N13,N22 amplitude and latency. Peripheral and spinal SSEP data were used to classify results into 3 groups according to their diagnostic impact: Normal SSEPs: SSEPs with preserved peripheral potentials at elbow, Erb point, and politeal fossa; normal spinal N13 or N22 latencies since they reflect normal peripheral and dorsal root conduction.Confirmative SSEPs: We classified as confirmative of CIDP diagnosis: 1) median nerve SSEPs with a normal peripheral potential at the elbow and delayed or decreased brachial plexus responses with a abnormal N13 spinal potential reflecting conduction slowing and/or dispersion of the afferent volley in brachial plexus trunks and/or dorsal roots; and 2) tibial nerve SSEPs with a preserved N8 potential and an absent N22 spinal potential reflecting a conduction abnormality in proximal segments of the tibial nerve, lumbosacral plexus trunks, and/or dorsal roots.
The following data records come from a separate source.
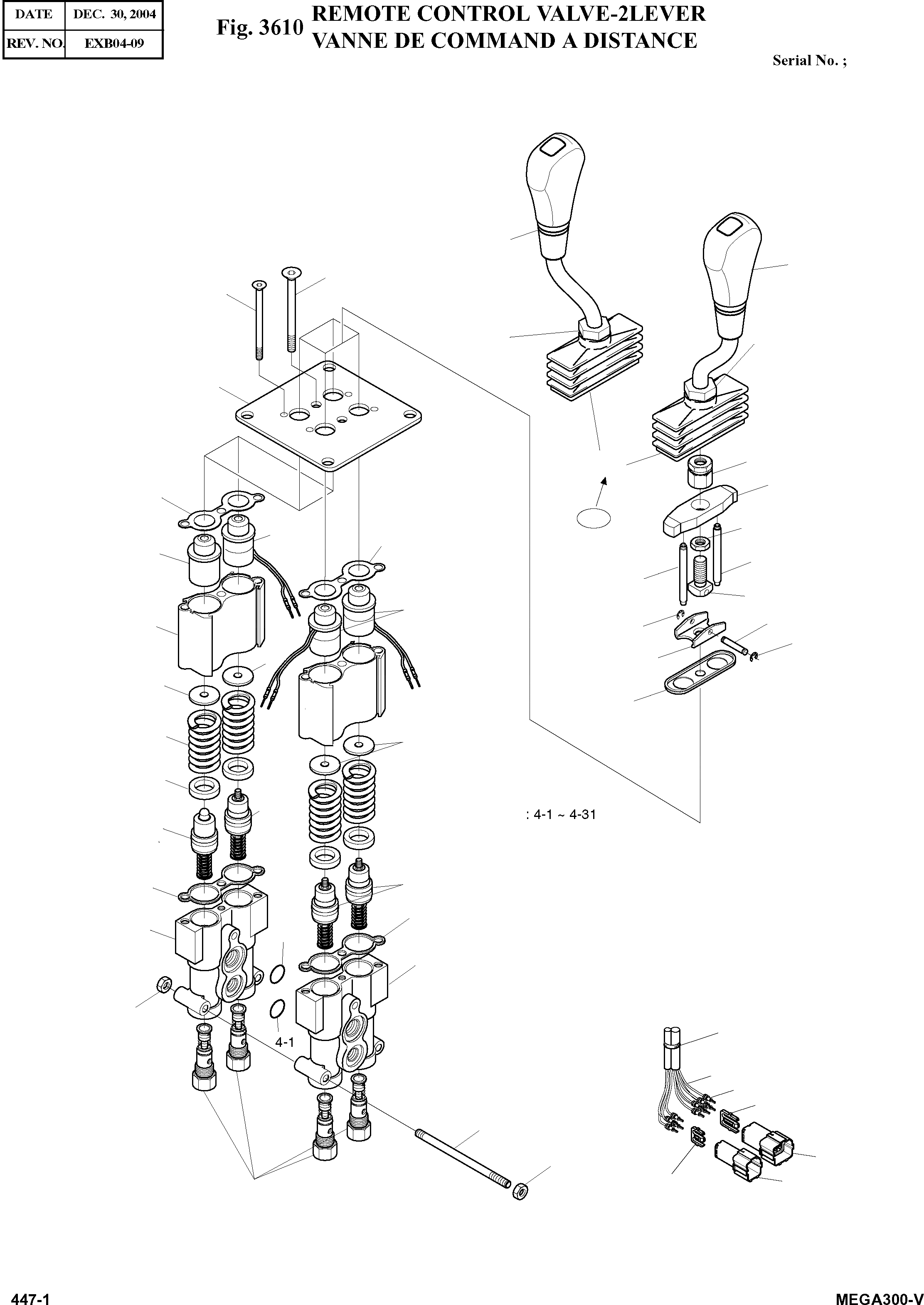 | DATE | DEC. 30, 2004 |
|---|---|
| REV. NO. | EXB04-09 |

Fig. 3610 REMOTE CONTROL VALVE-2LEVER
VANNE DE COMMAND A DISTANCE

Serial No. ;

: 4-1 ~ 4-31

4-1

447-1

MEGA300-V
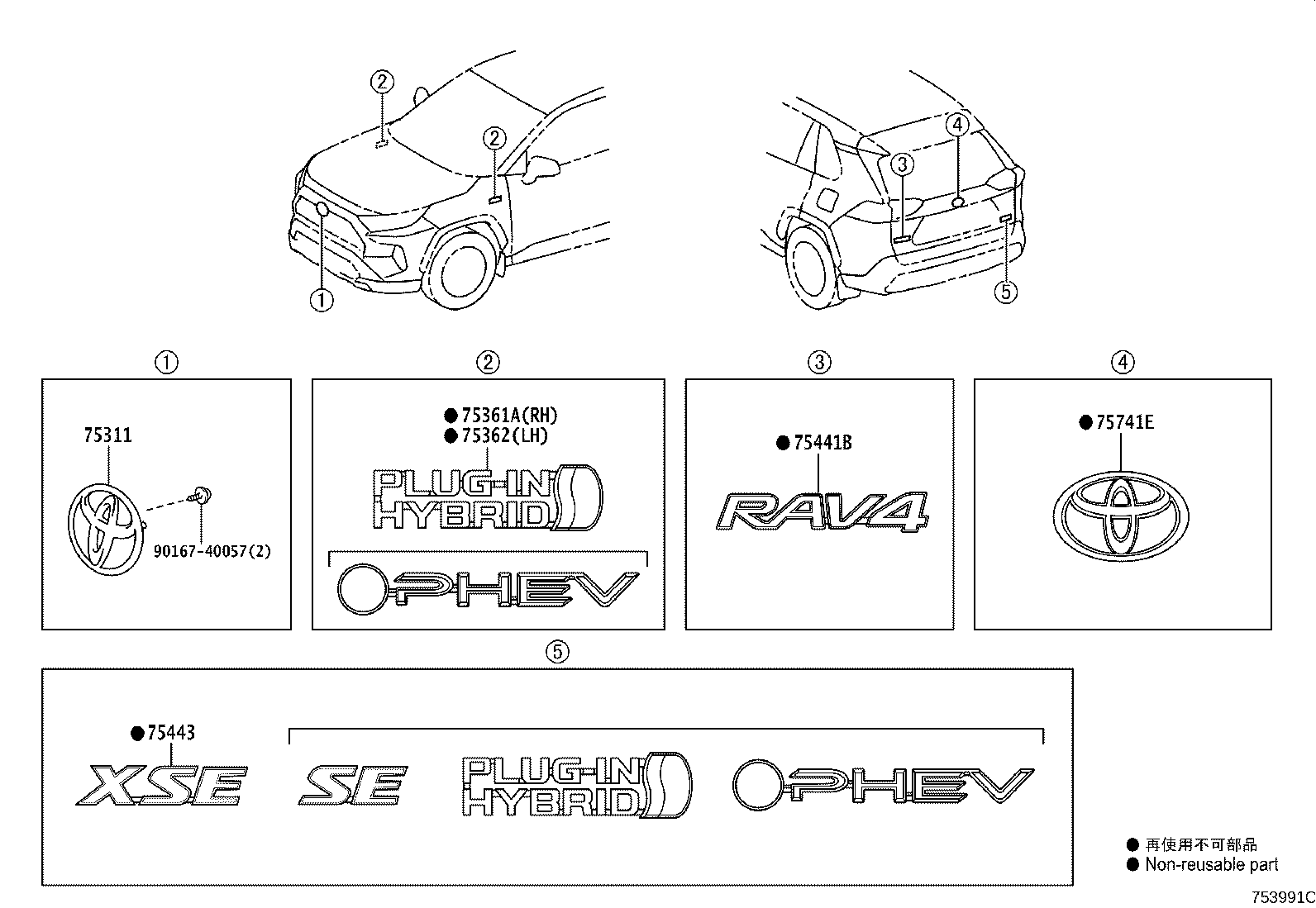 ②
②
①
④
③
⑤

①
75311
90167-40057(2)

②
● 75361A(RH)
● 75362(LH)
PLUG-IN
HYBRID
PHEV

③
● 75441B
RAV4

④
● 75741E

⑤
● 75443
XSE
SE
PLUG-IN
HYBRID
PHEV

● 再使用不可部品
● Non-reusable part

753991C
Non-applicable SSEPs: We classified SSEPs as non-applicable when there was bilateral absence of peripheral potentials at the elbow and in the popliteal fossa.We gathered 40 control healthy group with no statistical difference in height and age to CIDP group.All the 40 healthy group examination SSEPs and compare the results between two groups.We also record the immunotherapy results in possible CIDP children. Results:Among 48 CIDP children, 35 cases were demyelination CIDP which indicated motor and sensory nerve demyelination.8 cases were sensory nerve neuropathy and 5 cases were axonal sensory-motor neuropathy. 35 cases were fulfill CIDP electrodiagnostic (EDX) criterian whereas SSEP abnormal were seen in 40 cases,there were no statistical differencen between two examinations(X2=1.52,P=0.22).In 8 sensory nerve neruropathy cases and 5 axonal motor and sensory neuropathy ,ssep were abnormal whereas no motor nerve demyelination are found in EDX . Conclusions: SSEP is as usefui as EDX, it can used in diagnosis in CIDP, especially in pure sensory nerve neuropathy and axonal motor and sensory neuropathy.